Mucosal melanoma (MucM) is a rare cancer with a poor prognosis and low response rate to immune checkpoint inhibition (ICI) compared with cutaneous melanoma (CM). To explore the immune microenvironment and potential drivers of MucM's relative resistance to ICI drugs, we characterized 101 MucM tumors (43 head and neck [H&N], 31 female urogenital, 13 male urogenital, 11 anorectal, and 3 other gastrointestinal) using bulk RNA-Seq and immunofluorescence. RNA-Seq data show that MucM has a significantly lower IFN-γ signature levels than CM. MucM tumors of the H&N region show a significantly greater abundance of CD8+ T cells, cytotoxic cells, and higher IFN-γ signature levels than MucM from lower body sites.

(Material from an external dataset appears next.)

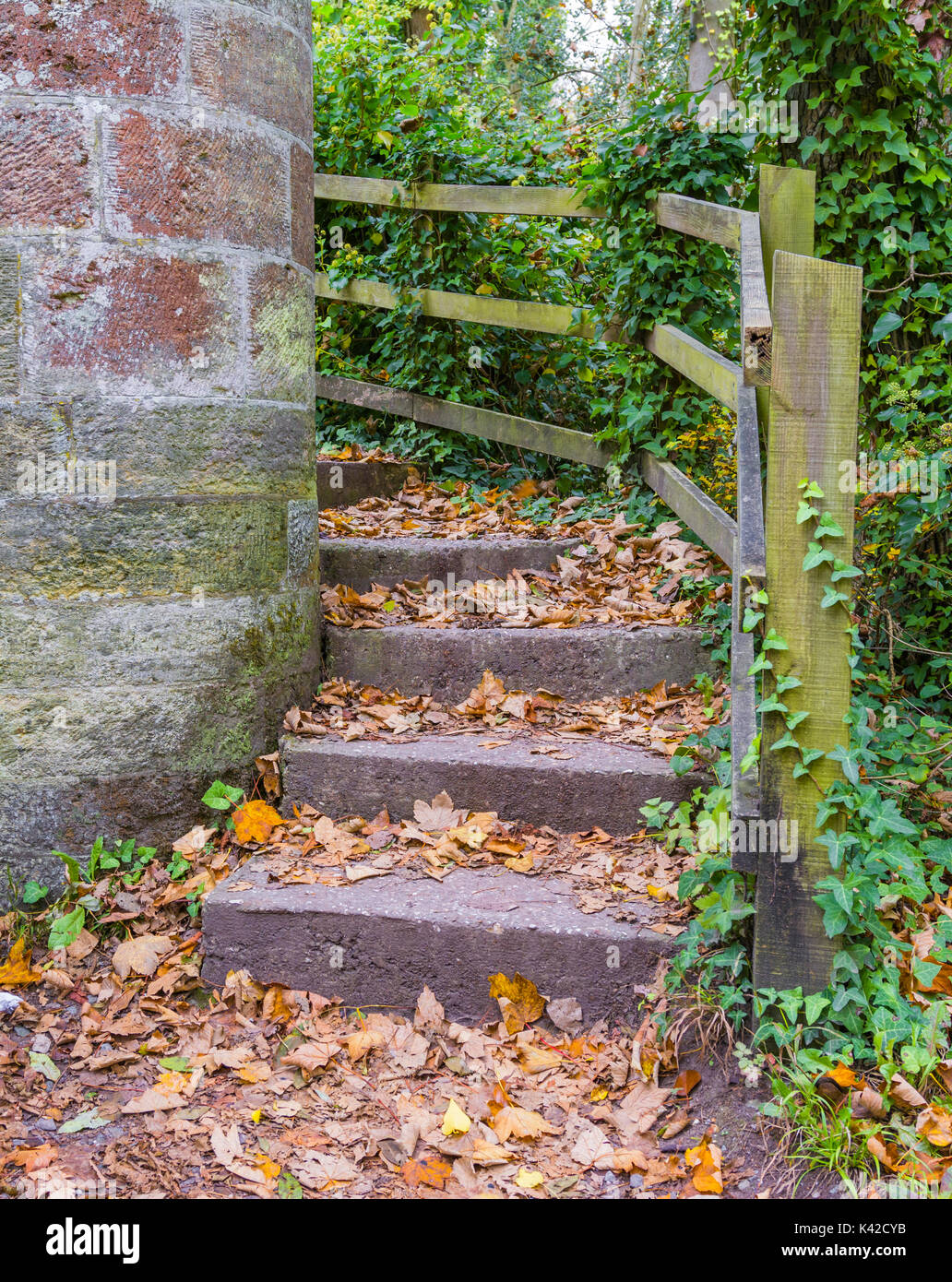 leaves-on-the-ground-on-old-stone-steps-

In the subcohort of 35 patients with MucM treated with ICI, hierarchical clustering reveals clusters with a high and low degree of immune infiltration, with a differential ICI response rate. Immune-associated gene sets were enriched in responders. Signatures associated with cancer-associated fibroblasts, macrophages, and TGF-β signaling may be higher in immune-infiltrated, but ICI-unresponsive tumors, suggesting a role for these resistance mechanisms in MucM. Our data show organ region-specific differences in immune infiltration and IFN-γ signature levels in MucM, with H&N MucM displaying the most favorable immune profile. Our study might offer a starting point for developing more personalized treatment strategies for this disease.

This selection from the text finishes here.